Clermont County Common Pleas Judge Richard Ferenc sentenced Chad Doerman, 33, to three life terms without the possibility of parole for the killings of Clayton, 7; Hunter, 4; and Chase, 3.
During a hearing Friday, prosecutors said they agreed to drop the aggravating factors that made Doerman eligible for the death penalty if he pleaded guilty to three counts of murder. Ferenc said the victims approved of the plea agreement.
Doerman also pleaded guilty to two counts of felonious assault that included the shooting of his wife — the boys’ mother — Laura Doerman, who pressed her thumb over the barrel of her husband’s rifle in an effort to protect one of their children.

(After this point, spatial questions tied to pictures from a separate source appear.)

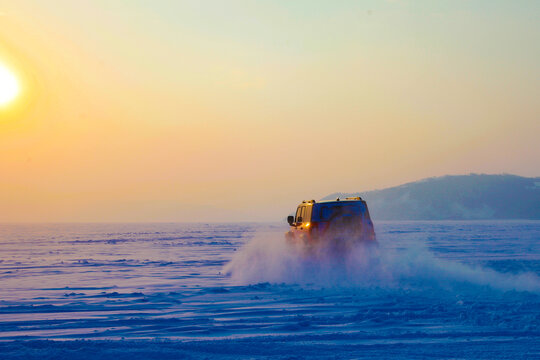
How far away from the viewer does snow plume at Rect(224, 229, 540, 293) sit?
13742mm

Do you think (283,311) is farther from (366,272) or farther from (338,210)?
Answer: (338,210)

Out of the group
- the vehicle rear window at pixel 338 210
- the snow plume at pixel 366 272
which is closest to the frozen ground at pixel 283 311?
the snow plume at pixel 366 272

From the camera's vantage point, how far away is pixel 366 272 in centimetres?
1533

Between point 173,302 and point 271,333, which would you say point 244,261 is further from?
point 271,333

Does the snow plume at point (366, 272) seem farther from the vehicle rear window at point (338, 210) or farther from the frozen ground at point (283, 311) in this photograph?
the vehicle rear window at point (338, 210)

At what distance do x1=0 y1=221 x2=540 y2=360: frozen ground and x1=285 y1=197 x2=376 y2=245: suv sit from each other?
439 mm

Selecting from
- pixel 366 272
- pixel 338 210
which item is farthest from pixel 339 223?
pixel 366 272

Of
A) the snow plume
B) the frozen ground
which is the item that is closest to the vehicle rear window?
the snow plume

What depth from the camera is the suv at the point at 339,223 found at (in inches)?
614

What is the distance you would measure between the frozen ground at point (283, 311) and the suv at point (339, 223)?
439mm

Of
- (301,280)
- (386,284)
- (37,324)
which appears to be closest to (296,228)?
(301,280)

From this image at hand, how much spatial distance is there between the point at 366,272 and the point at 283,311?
578cm

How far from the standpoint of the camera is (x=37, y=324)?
29.3 feet

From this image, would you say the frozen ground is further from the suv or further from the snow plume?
the suv
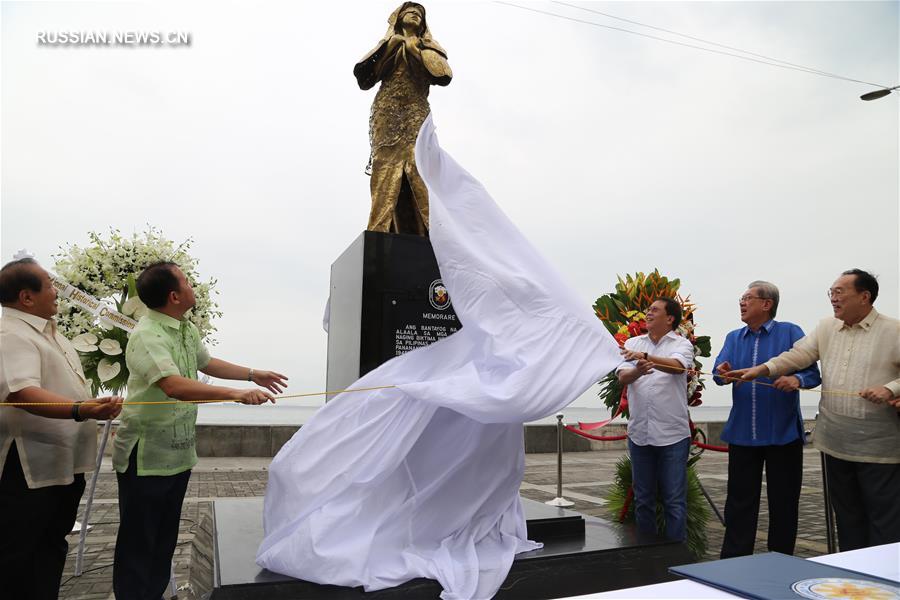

“There was really nothing — despite desperately fighting to save the lives of her boys — that Laura Doerman could have done,” Clermont County Prosecutor Mark Tekulve said in court.
In a statement read in court, Laura Doerman said she “will never in a million years ever forgive you for what you have done, and hope you pay for your actions like you deserve, but I will never hate you,” the Cincinnati Enquirer reported.
According to a chilling account of the killings that Tukelve read in court, Chad Doerman returned from work early on June 15, 2023, and took a nap with all three boys at their home in Monroe Township, southeast of Cincinnati.
When he got up, Doerman removed his rifle from a gun safe, loaded the magazine and shot Hunter twice. Laura Doerman began rendering aid and Clayton fled through the back door, Tukelve said.
Chad Doerman followed him and repeatedly fired, striking the boy, Tukelve said.
Laura Doerman’s daughter, then 14, had seen Hunter’s killing and followed Clayton and Chad Doerman from the house. While Clayton lay injured on the ground, she watched her stepfather approach him and fire a bullet into his head, Tukelve said.
The sister ran back to the house, grabbed Chase and tried to flee the area with the 3-year-old, Tukelve said.
As she did, Doerman pointed the rifle at her head and threatened to shoot if she didn’t drop the boy, Tukelve said.
In tears, the teen did as instructed, Tukelve said, but Doerman had run out of ammunition and had to reload. After the boy ran to his mother, there was a struggle over the gun and Laura Doerman pressed her finger into the barrel.
“She was shot in the thumb,” Tukelve said. “Ultimately she had to drop Chase.”
When she did, Tukelve said, Chad Doerman shot the boy once in the head, killing him.
Doerman later told authorities he’d been thinking about killing the boys for months. It had weighed on him so heavily he hadn’t slept in days, Tukelve said.
Wearing a pale blue button down in the courtroom, Doerman answered “yes” when Ferenc asked if the prosecutor’s statement of facts was accurate.
One of Chad Doerman’s lawyers later added that his client, who before Friday had been pursuing a not guilty by reason of insanity plea, was delusional at the time of the killings.